**WRITTEN INSTRUCTION**:
In how many lines of the records below does the string "point" appear, counting only exact-case matches? Reply with the number alone.

== == ==

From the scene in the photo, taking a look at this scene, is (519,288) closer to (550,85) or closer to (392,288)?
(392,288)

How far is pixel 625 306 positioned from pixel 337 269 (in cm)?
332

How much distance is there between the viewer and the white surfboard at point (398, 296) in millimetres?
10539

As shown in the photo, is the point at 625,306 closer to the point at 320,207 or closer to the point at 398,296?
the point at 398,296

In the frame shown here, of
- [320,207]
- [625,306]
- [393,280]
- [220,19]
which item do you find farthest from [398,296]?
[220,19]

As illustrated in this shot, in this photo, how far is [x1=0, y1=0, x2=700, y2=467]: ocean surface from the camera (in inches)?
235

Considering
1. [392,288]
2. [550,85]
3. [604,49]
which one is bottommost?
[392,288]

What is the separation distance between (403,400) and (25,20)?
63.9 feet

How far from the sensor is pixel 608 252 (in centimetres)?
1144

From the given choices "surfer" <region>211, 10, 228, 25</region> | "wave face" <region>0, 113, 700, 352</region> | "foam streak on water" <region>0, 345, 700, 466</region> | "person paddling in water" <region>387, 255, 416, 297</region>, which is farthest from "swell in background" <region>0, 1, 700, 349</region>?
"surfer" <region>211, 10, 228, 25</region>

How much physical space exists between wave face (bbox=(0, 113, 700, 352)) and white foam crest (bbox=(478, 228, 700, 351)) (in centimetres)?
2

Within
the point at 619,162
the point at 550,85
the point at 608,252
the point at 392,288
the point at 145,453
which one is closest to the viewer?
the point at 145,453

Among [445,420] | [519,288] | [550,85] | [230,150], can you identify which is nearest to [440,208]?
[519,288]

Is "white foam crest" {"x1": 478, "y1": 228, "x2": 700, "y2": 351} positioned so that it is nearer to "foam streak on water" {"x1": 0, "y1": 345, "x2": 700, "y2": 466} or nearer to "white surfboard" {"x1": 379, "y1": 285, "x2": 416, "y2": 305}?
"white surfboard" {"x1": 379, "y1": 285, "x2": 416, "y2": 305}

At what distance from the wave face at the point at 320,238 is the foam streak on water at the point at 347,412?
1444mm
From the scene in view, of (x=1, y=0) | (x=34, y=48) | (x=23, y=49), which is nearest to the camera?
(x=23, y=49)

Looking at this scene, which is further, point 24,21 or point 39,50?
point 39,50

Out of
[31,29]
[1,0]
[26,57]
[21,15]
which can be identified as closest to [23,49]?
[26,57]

== == ==

**EXPECTED OUTPUT**:
12